北国のカデシュでは、夏の暑さはそれほど厳しいものでは無く、むしろ快適な季節なのだが、厳冬期にも坑道から出なければ、冬の寒さも苦にならない。
故に、坑道の中に閉じ籠らざるを得ない冬の方が、勉学に励むに都合がいいので、カデシュの冬休みは意外に短い。
快適な夏にこそカデシュ人は遊びたがるので、いや、それが理由かは知らないが、カデシュの夏休みは意外に長い。

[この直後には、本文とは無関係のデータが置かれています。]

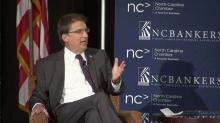 McCrory discusses NC's economic outlook for 2016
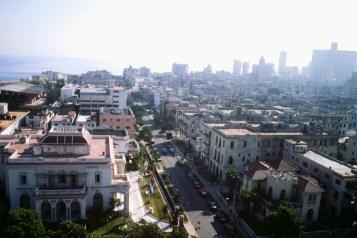 El Vedado delante y Centro Habana al fondo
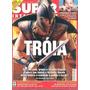 Super Interessante: Filme Tróia / Brad Pitt / Eric Bana
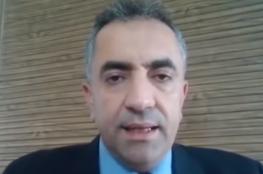 """""""القدس موعدنا"""" لشهاب: تشظي فتح لا يتيح لها انتزاع حق شعبنا في الانتخاب"""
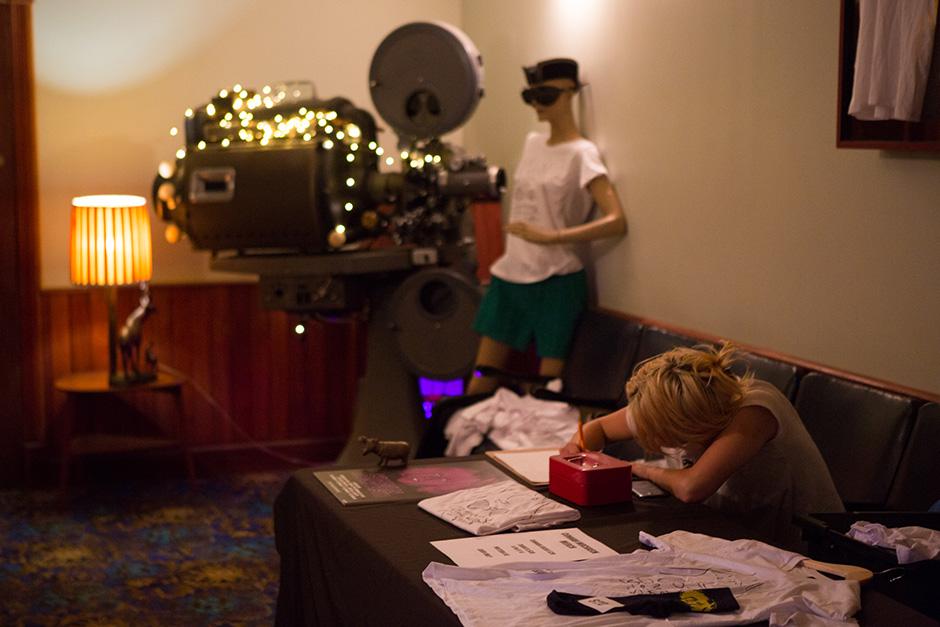 <div class='info-header'>Photographer</div> <a href='https://www.facebook.com/CrawfordxPhotography' target='_blank'>Connor Crawford</a>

徒弟制の修行についても、よくしたもので、夏休みへの理解がある。
特にケレンの修行先の設計所では、ケレンのコネのおかげで、ガザル研究工房に自分の所の設計の試作品製作の依頼を、優先的に請け負ってもらえているので、ケレンの待遇がすこぶる優良なのだそうだ。
それでもやはり、シェエラの夏休みと言えば、エトロさんとの付き合いが最優先事項だろう。
(ごめんね、ケレン)
しかし、ケレンとエトロさんは別に仲が悪くはない。
シェエラとエトロとケレンの三人で一緒に居ても、シェエラが思っているほど、実は二人は気まずくは無かった。
どちらも、シェエラが他方と親し気にしていても、これと言って嫉妬感を懐いたりはしないのだ。
最近、エトロさんとケレンさんは、互いに相手が自分とよく似ているのではないか、という親近感を持つようになってきている。
何故かは分からない。
それで二人は、自分とよく似た相手にシェエラが親し気にしていても、負の感情を呼び起こされる事が無くなった。
人の心の闇が、そんなに単純な理屈で割り切れるはずも無いのが普通なのだが、この二人は標準的な状況下でこそ、負の感情に染まっているので、むしろ特殊な状況下でこそ、平静を保てるのかも知れない。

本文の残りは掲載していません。